> Reading text
Write – Don’t Write: A Psychological Guide for Authors on Working with Text and Yourself
Number of pages: 240
Cover: Hardcover
The book “Write – Don’t Write” by psychologist and journalist Evgenia Peltek is a life preserver that you can grab onto when you are paralyzed by the fear of a blank page, confused in your own text, or plunged into the abyss of writerly self-flagellation. The author will tell you how the world of a writer works, what psychological mechanisms operate in it and what to do if any of them fail. The book presents the author's system of methods based on art therapy, communication strategies, expressive writing, the Kübler-Ross model of accepting the inevitable and transactional analysis. The techniques and exercises offered in the book are essential tools that will help both a beginner and an experienced author overcome "creative dead ends" and make the text fascinating, be it a post on social networks or a great novel. "In order to write and publish texts safely and with benefit for yourself, it is important to remember: an expressive text written "for the drawer" helps to stabilize an unstable emotional state, the publication of the text - to explore and adjust behavioral strategies. And when there is no strength for writing practices and publication, reading therapy comes to the rescue." "After publication, the text becomes the property of the reader. Interacting with him (and not with the author!), the reader meets himself on the pages of the book." "An interesting text is a cast of the author's consciousness, his intimate experiences, thoughts, emotions. You don't want to expose them in public at all. That's why the first to come to light are the template and dry texts. People who come to learn to write do not always understand what a difficult mental work they have to do. It seems to them that there is some kind of magic "writer's button" that they can press - and everything will go like clockwork." For journalists, writers, columnists, copywriters, bloggers, marketers. For psychologists, art therapists and coaches who use written speech as a corrective and therapeutic tool.

> Explore the material
- a) How many pages does the book in the book description have?
- b) In the book description, rewrite the paragraph that begins "The book “Write – Don’t Write” by psychologist and journalist" as a short list of its main facts.
- c) List every method that the author's system in the book description is based on.
The listing below comes from a different source than the book description.

> Data for review
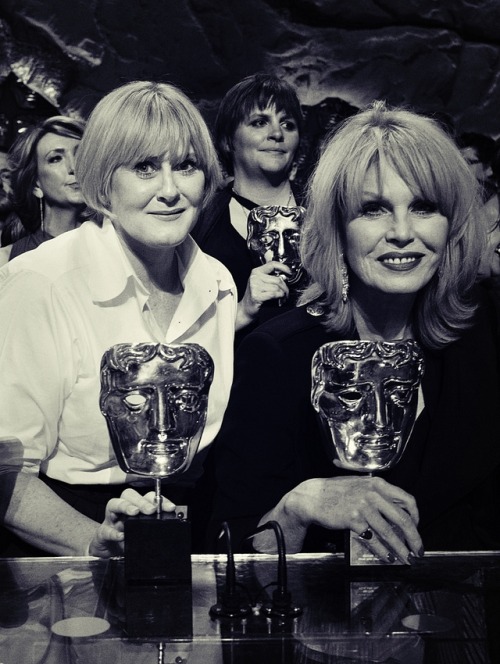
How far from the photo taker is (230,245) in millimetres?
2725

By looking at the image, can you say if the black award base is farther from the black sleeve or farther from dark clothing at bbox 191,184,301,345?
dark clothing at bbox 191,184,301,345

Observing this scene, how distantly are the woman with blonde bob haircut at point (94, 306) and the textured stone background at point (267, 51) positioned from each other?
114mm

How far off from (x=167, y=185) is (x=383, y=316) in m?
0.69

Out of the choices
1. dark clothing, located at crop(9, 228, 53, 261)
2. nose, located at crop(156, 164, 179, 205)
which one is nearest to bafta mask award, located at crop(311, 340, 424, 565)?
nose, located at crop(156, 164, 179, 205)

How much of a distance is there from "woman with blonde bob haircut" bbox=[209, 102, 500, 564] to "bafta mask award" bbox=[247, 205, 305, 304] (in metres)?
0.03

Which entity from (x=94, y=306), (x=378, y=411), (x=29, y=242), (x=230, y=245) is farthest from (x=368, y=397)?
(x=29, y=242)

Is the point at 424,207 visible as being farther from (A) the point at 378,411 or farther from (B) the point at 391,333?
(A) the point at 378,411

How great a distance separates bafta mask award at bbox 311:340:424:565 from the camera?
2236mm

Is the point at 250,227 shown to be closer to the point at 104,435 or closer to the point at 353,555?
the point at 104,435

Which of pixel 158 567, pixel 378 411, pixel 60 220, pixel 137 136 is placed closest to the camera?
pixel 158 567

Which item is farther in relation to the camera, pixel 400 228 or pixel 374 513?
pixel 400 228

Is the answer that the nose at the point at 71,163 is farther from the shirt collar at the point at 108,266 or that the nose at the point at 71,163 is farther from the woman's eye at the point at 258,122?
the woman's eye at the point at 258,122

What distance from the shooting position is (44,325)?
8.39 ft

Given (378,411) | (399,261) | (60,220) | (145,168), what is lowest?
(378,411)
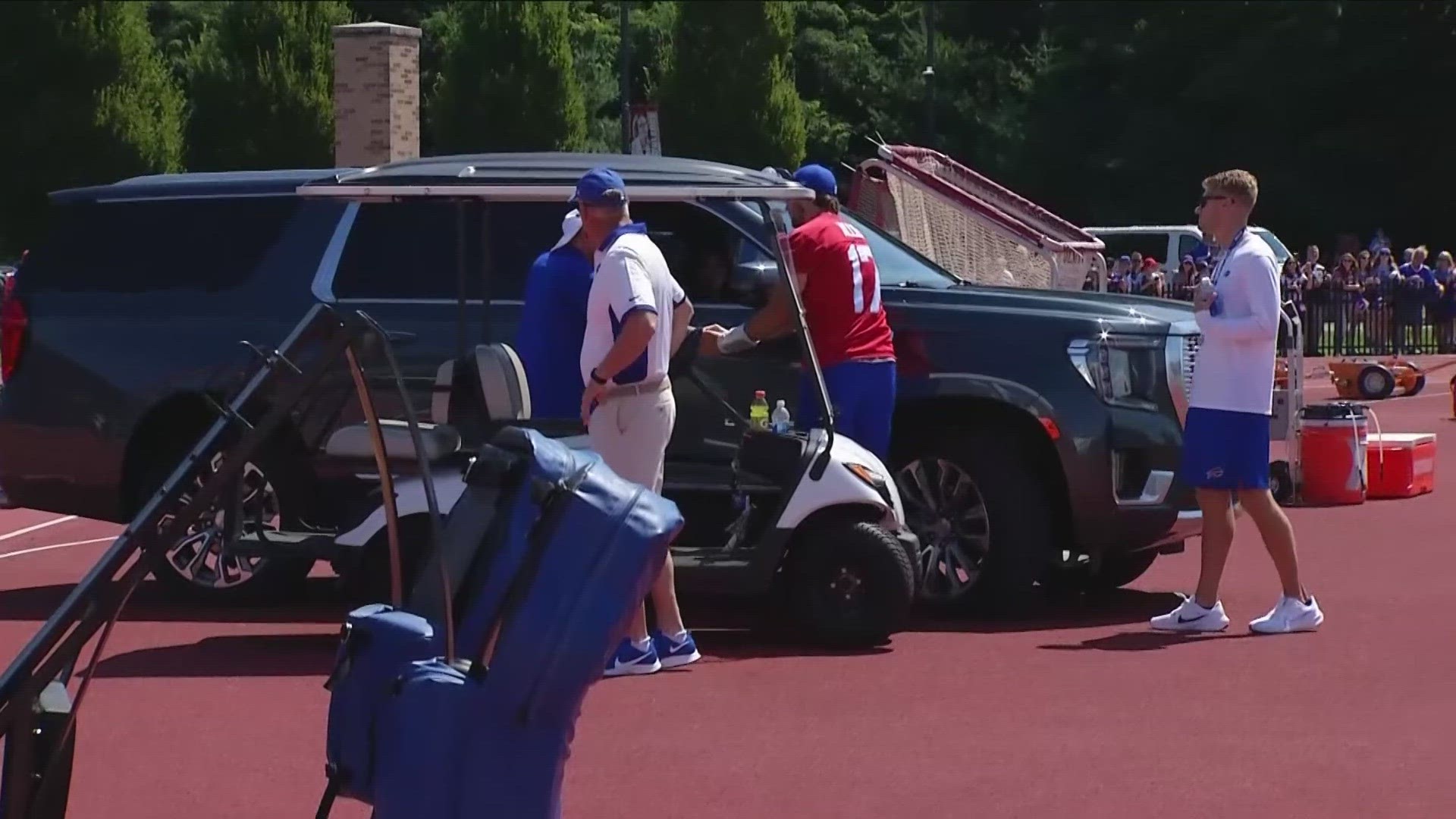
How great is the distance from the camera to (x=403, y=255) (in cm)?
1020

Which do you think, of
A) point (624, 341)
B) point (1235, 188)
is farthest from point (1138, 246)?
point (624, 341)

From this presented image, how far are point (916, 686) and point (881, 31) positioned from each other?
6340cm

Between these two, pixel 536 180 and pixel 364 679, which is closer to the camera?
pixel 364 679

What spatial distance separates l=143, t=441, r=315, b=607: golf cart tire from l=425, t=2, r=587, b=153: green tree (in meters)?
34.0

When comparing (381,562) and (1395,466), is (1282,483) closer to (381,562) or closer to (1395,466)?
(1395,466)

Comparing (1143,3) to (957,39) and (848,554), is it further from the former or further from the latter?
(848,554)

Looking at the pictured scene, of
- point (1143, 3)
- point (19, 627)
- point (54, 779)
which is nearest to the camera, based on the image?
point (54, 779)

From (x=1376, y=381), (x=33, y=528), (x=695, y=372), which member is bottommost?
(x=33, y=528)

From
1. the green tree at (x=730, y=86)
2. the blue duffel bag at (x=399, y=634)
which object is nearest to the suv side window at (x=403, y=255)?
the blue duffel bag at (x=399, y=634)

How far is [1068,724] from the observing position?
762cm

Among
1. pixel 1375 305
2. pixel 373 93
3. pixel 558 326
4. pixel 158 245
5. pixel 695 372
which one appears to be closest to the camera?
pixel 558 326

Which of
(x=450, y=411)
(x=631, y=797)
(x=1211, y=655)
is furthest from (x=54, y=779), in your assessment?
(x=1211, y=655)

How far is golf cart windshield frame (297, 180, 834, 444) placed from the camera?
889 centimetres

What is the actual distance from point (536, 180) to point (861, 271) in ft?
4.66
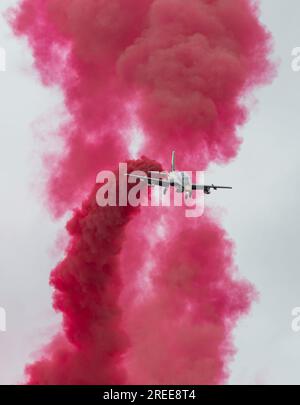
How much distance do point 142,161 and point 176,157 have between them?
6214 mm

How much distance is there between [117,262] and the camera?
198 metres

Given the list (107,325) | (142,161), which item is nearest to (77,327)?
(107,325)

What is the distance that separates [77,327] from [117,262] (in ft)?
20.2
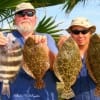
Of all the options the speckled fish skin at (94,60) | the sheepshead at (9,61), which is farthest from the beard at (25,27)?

> Completed exercise
- a) 240 pages.

- b)
- "Write – Don't Write" is by Evgenia Peltek, a psychologist and journalist.
- It helps writers facing fear of the blank page, confusion in their own text, or harsh self-criticism.
- It explains how a writer's world works, the psychological mechanisms in it, and what to do when they fail.
- Its system of methods draws on art therapy, communication strategies, expressive writing, the Kübler-Ross model and transactional analysis.
- Its techniques and exercises help beginners and experienced authors get past "creative dead ends" and make any text fascinating, from a social media post to a novel.
- Expressive writing "for the drawer" steadies emotions, publishing helps explore and adjust behavior, and reading therapy helps when there is no strength for either.
- Once published, a text belongs to the reader.
- An interesting text reflects the author's private experiences, so template and dry texts tend to come first, and learners often expect a magic "writer's button."
- The book is meant for journalists, writers, columnists, copywriters, bloggers and marketers, and for psychologists, art therapists and coaches who use writing as a corrective and therapeutic tool.

- c)
- Art therapy
- Communication strategies
- Expressive writing
- The Kübler-Ross model of accepting the inevitable
- Transactional analysis